To my disappointment, the Taoiseach acknowledged only the nationalist dead. Micheál Martin is by training and interest an historian who stands up to Sinn Féin, courageously fights their fellow-travellers in his Fianna Fáil party, and genuinely tries to reflect the complexities of Irish history and treat unionism with respect.
But he tweeted: “Bloody Sunday 1920 is remembered as one of the most poignant days in our struggle for independence. The violence of what happened in Croke Park still has the capacity to shock and move us. A hundred years on, we remember the 14 people who lost their lives that day.”
It was a pretty poignant day for the descendants of the morning’s carnage too, Taoiseach.
However, the statement President Higgins issued began: “At the close of that day of such killing and injury 100 years ago, 32 people, three of them children, lay dead or dying in Dublin. Countless others were wounded, many with their lives irrevocably changed as a result of the events of the day. More death and heartbreak was to follow.”
These events, he said, were still “selectively recalled for various purposes,” and that as well as causing “a sense of profound sadness and outrage” they are also “a reminder of the fragility of the hardened peace to which we have become accustomed.”
People from different backgrounds on the island might see Bloody Sunday in different ways: “We must respect this and be open to different perspectives, and encourage hospitality for these differing narratives of the events of that day. For all of us, to avoid becoming captives of any frozen version of the events of our past, we must find the courage to remember painful events with honesty.”
In a tweet welcoming the president’s words, Doug Beattie MC, MLA applauded him for remembering “while so many others choose to forget – all those who died this day hundred years ago. None of them woke up that day expecting to die. He has reached out & I applaud him for doing so”.
Such balance had little traction on social media.
In a powerful article in the Sunday Independent, Eoghan Harris spoke of his forebodings about Ireland, which comes from “the stream of anti-British sewage that surges every day through both mainstream and social media under cover of Brexit”.
He has never, he says, “known such Anglophobia but I do know it will end badly”.

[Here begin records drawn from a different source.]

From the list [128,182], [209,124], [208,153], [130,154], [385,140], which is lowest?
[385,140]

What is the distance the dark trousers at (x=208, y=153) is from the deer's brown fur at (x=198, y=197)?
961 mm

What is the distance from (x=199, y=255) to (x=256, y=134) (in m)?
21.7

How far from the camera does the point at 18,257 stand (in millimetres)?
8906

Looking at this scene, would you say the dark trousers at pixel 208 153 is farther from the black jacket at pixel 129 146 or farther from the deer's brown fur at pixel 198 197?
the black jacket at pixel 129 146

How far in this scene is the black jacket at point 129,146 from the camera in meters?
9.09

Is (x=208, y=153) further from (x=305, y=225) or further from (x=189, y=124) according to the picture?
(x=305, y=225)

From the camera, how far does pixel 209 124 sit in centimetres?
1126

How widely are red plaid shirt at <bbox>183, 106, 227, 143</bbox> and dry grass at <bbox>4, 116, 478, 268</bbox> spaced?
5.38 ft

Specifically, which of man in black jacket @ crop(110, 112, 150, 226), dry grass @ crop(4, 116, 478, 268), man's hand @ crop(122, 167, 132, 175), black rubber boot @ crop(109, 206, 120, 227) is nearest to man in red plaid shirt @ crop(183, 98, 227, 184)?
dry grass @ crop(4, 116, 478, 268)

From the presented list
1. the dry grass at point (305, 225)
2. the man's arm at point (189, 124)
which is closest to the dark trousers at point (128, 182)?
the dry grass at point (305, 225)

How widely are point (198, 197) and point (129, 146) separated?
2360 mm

He blames three influencers for inciting or surfing the wave of post-Brexit anti-Britishness: “the army of Sinn Féin trolls who smash into silence anyone trying to remind us of our own crimes against humanity”; the Irish Times for more than four years of “posh anti-Brexit polemics which gave bourgeois nationalists permission to Brit-bash and even vote Sinn Féin”; and RTE’s “non-stop stream of nationalist necrophilia, with no balancing programs such as Spotlight on the Troubles and Cops on the Frontline.
I’m more of an optimist than Eoghan, but I fear that the ignorant and the amnesiac as well as the gullible in the country in which I grew up may follow the Sinn Féin Pied Piper.
We could all benefit from reaching out like President Higgins and Doug Beattie.